Том седьмой
Non enim excursus hic ejus, sed opus ipsum est.
Plin. Lib. quintus Epistola sexta
Глава I
Нет – – кажется, я сказал, что буду писать по два тома каждый год, если только позволит мучивший меня тогда проклятый кашель, которого я и по сей час боюсь пуще черта, – а в другом месте (но где, не могу теперь припомнить) – сравнив мою книгу с машиной и положив на стол крестообразно перо и линейку, дабы придать моей клятве больше веса, – я поклялся, что она будет двигаться этим ходом в течение сорока лет, если источнику жизни угодно будет даровать мне на такой срок здоровье и хорошее расположение духа.
Что касается расположения духа, то я очень мало могу на него пожаловаться, – наоборот (если не ставить ему в вину того, что девятнадцать часов из двадцати четырех я сижу верхом на палочке и валяю дурака), я должен быть ему премного-премного благодарен; ведь это оно позволило мне весело пройти жизненный путь и пронести на спине все тягости жизни (не зная ее забот); насколько помню, оно ни на минуту меня не покидало и никогда не окрашивало предметов, попадавшихся мне по пути, в черные или землисто-зеленые цвета; вовремя опасности оно златило горизонт мой лучами надежды, и даже когда Смерть постучалась в мои двери, – оно велело ей прийти в другой раз, сказав это таким веселым, таким беспечно-равнодушным тоном, что ту взяло сомнение, туда ли она попала.
– «Должно быть, произошла какая-то ошибка», – проговорила она.
Я же, признаться, терпеть не могу, когда меня перебивают посреди начатой истории, – а как раз в ту минуту я рассказывал Евгению забавную историю в моем роде про монахиню, вообразившую себя ракушкой, и монаха, осужденного за то, что он съел моллюска, и показывал ему основательность и разумность такого образа действий. —
– «Бывало ли когда-нибудь, чтобы такая важная персона так постыдно садилась в лужу?» – сказала Смерть. – Ты дешево отделался, Тристрам, – сказал Евгений, пожимая мне руку, когда я кончил мою историю. – —
– Но какая же может быть жизнь, Евгений, при таких условиях, – возразил я: – ведь если эта шлюхина дочь проведала ко мне дорогу…

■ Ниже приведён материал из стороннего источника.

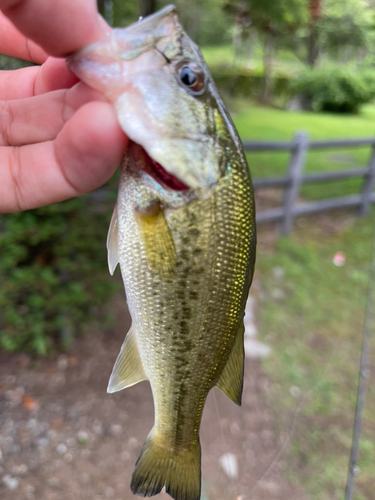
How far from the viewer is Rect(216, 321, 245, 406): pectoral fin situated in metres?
1.17

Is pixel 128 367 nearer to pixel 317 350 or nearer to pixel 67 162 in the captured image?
pixel 67 162

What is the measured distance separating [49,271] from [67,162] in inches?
66.4

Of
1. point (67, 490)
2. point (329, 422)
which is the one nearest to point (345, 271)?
point (329, 422)

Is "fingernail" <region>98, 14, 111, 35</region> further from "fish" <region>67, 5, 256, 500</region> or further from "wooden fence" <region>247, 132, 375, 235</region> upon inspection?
"wooden fence" <region>247, 132, 375, 235</region>

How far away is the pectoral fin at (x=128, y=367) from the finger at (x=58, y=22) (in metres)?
0.85

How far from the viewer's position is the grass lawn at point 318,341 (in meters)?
2.50

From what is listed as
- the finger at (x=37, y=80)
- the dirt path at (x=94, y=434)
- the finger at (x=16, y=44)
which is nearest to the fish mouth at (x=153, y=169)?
the finger at (x=37, y=80)

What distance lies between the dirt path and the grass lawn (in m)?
0.18

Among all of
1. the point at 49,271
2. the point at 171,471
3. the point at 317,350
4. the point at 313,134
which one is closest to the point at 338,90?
the point at 313,134

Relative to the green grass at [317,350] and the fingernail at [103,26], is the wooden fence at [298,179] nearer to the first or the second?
the green grass at [317,350]

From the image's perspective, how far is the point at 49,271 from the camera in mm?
2406

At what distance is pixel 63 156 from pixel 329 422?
2.81 m

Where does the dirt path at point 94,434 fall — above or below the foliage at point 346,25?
above

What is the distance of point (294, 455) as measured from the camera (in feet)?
8.29
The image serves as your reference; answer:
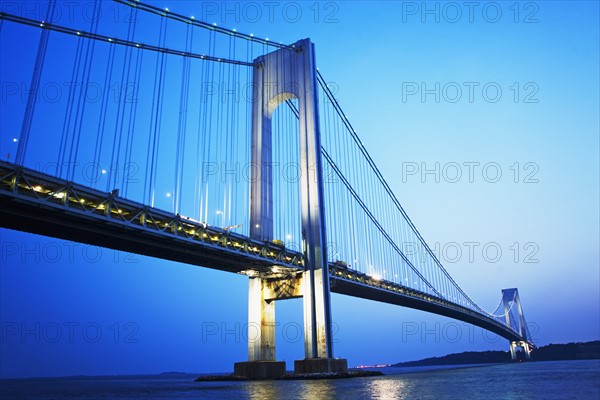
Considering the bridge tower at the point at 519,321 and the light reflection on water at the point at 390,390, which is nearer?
the light reflection on water at the point at 390,390

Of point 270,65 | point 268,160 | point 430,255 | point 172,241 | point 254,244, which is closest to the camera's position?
point 172,241

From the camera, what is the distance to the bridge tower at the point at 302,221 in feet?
120

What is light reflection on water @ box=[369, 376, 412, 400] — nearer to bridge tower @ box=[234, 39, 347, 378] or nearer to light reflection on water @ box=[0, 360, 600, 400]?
light reflection on water @ box=[0, 360, 600, 400]

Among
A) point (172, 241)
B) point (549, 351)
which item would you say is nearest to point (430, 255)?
point (172, 241)

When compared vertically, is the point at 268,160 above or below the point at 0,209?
above

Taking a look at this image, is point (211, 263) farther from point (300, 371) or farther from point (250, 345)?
point (300, 371)

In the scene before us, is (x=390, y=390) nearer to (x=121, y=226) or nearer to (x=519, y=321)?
(x=121, y=226)

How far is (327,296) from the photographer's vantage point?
37.6 metres

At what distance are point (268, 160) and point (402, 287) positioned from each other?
915 inches

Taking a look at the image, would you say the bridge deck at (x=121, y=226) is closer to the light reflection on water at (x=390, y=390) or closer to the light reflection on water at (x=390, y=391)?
the light reflection on water at (x=390, y=390)

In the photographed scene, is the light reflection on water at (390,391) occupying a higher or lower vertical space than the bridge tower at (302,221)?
lower

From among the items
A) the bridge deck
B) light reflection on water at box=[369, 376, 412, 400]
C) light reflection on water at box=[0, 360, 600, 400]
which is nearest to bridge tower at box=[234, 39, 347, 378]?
the bridge deck

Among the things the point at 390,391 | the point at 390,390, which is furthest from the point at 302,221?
the point at 390,391

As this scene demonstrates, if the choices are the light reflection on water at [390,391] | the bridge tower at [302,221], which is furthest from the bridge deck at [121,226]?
the light reflection on water at [390,391]
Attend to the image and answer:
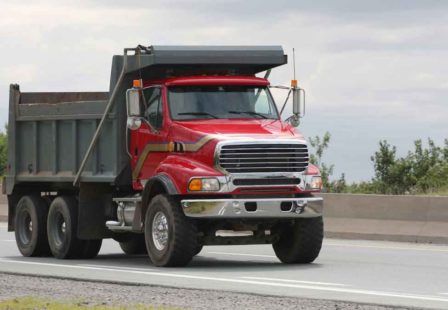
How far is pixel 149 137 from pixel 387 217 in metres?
7.86

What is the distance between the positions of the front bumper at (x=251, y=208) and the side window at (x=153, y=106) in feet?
5.56

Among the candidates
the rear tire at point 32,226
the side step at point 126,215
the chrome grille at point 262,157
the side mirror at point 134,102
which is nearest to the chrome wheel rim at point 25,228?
the rear tire at point 32,226

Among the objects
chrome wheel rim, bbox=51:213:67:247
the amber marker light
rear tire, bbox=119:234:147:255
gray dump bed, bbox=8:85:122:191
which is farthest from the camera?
rear tire, bbox=119:234:147:255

– Ты правильно ее величаешь, – сказал Евгений: – твердят же люди, что она вошла в мир благодаря греху. – – Мне дела нет, каким путем она в него вошла, – отвечал я, – лишь бы она не торопила меня из него выйти – ведь мне предстоит написать сорок томов, а также сказать и сделать сорок тысяч вещей, которых, кроме тебя, никто на свете за меня не скажет и не сделает; но ты видишь, что она схватила меня за горло (Евгений едва мог расслышать мои слова с другой стороны стола) и что в открытом бою мне с ней не справиться, так не лучше ли мне, пока у меня еще есть жалкие остатки сил и вот эти паучьи ноги (тут я протянул к нему одну из них) еще способны меня носить, – не лучше ли мне, Евгений, искать спасения в бегстве? – Я того же мнения, Тристрам, – сказал Евгений. – – Тогда, клянусь небом! я так ее загоняю, как ей и не снилось, ибо поскачу галопом, – сказал я, – ни разу не оглянувшись назад до самых берегов Гаронны, и если услышу за собой ее топот – – удеру на верхушку Везувия – – оттуда в Яффу, а из Яффы на край света; если же она и туда за мной последует, я упрошу господа бога сломать ей шею. – —
– – Там она подвергается большей опасности, – сказал Евгений, – нежели ты.
Остроумие и дружеское участие Евгения вернули румянец на щеки, с которых он уже несколько месяцев сошел, – тяжелая то была минута для расставания; Евгений проводил меня до почтовой кареты. – – Allons! – сказал я; почтарь хлопнул бичом – – я полетел, как бомба, и в шесть прыжков очутился в Дувре.